◆ Excerpted passage
::::

Saturday, February 28, 2009

Which Pastels?

Bright Trees Through
@ 8" x 5.5"
Pastel
Casey Klahn



Occasionally I get questions from my readers, and I answer all of them. The questions that I received from a Canadian reader this week were specific enough that I think it worth sharing my answers.

From Patricia Vesely:
Hi Casey

I am an avid fan of your website - each painting posted is more awesome than the last! I am also impressed by the professionalism and the organization of your blog.
The information I have noted there is very valuable to me, being a relative newcomer to pastels and having not done anything artsy for years.
Now I must purchase new pastel colors - I wonder if you could post the names of some of the Experimental Colors?
I like the way you are able to switch, for instance, from a somber palette one painting (Tree on a rock Bed) to a more intense/vibrant palette like WK's pinks and greens.
Do you select a palette before beginning then stick to those particular colors, or do you select them as you go along?
Thanks for all you share.
pv

Thanks for the kind comments, Patricia, and also for the questions.

hard pastels to begin with...


I would say that one should not overlook getting a set of hard pastels to begin with. They can and do contain vibrant, intense colors, and also the muted earth tones you'll want for some paintings. Not to mention that they are easier to work with.

That being said, we all desire the luscious soft pastels and could blow $10,000 on them and still not have all the available ones on the market!
To solve that problem, get hold of the Multi-Brand Color Chart, from the publisher Huechroval.

...then buy open stock


Using this book will help prevent expensive redundant buying, which can happen when you buy pastel sets and find that some sticks are repeats. I would say to target wisely the set that you want to get started with, and then buy open stock, using a color chart for a guide. I also keep a file of each brand of pastel that I use, with either a printed proprietary color chart, or a hand made one which I get from Dakota Pastels.

Now, to the specifics of which pastels I use. Here is the image, again.



I recall using hard pastels to indicate the tree trunks, the muted ultramarine of the sky, and the muted yellows in the tree canopy that is behind. The brand I favor is Sakura, which isn't available anymore in the US. Lucky you, Patricia, because I think all of the Commonwealth nations do have these yummy hard pastels available. They are Japanese made, and I particularly like the way they are embossed with numbers for easy reference.

::::

◆ Stored data
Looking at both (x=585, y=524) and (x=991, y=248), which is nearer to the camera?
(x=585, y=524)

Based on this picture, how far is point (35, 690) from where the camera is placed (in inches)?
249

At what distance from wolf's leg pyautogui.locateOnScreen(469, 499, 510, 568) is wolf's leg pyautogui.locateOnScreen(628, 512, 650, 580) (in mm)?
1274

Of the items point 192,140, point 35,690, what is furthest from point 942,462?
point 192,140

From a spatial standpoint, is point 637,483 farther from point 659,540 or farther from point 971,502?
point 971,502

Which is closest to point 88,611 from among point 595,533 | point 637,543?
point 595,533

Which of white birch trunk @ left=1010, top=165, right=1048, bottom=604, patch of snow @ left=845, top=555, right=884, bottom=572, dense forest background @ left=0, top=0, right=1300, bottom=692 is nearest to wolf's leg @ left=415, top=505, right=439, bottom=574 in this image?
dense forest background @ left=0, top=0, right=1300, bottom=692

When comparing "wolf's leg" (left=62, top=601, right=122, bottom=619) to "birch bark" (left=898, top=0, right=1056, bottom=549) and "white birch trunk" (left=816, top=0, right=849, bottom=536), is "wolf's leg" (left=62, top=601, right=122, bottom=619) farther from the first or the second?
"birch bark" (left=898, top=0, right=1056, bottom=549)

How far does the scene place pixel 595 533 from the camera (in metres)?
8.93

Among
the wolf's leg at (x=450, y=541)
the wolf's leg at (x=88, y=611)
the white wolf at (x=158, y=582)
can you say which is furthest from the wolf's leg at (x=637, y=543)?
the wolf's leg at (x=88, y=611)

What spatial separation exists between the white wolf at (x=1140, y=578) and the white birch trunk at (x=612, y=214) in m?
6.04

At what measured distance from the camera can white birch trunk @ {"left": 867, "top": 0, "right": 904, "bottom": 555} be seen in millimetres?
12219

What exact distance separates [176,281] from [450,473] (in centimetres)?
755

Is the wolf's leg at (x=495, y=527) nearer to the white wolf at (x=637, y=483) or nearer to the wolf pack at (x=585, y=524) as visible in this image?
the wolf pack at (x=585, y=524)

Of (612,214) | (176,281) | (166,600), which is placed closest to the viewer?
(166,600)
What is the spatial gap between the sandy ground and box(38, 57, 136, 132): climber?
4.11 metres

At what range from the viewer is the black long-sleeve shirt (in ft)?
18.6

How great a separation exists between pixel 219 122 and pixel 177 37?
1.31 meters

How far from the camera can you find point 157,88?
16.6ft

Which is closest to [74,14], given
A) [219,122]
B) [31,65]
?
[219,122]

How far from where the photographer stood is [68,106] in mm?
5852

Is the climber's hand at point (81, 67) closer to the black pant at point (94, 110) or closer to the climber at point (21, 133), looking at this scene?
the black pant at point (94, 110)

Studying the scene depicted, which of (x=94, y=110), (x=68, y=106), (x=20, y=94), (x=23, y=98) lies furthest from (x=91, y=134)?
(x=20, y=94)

::::

◆ Task objective
Return the part of the pastels post starting with "Thanks for all" and going on through "on the market!", copied word for word. The rows are drawn from a different source than the pastels post.

◆ Task result
Thanks for all you share.
pv

Thanks for the kind comments, Patricia, and also for the questions.

hard pastels to begin with...


I would say that one should not overlook getting a set of hard pastels to begin with. They can and do contain vibrant, intense colors, and also the muted earth tones you'll want for some paintings. Not to mention that they are easier to work with.

That being said, we all desire the luscious soft pastels and could blow $10,000 on them and still not have all the available ones on the market!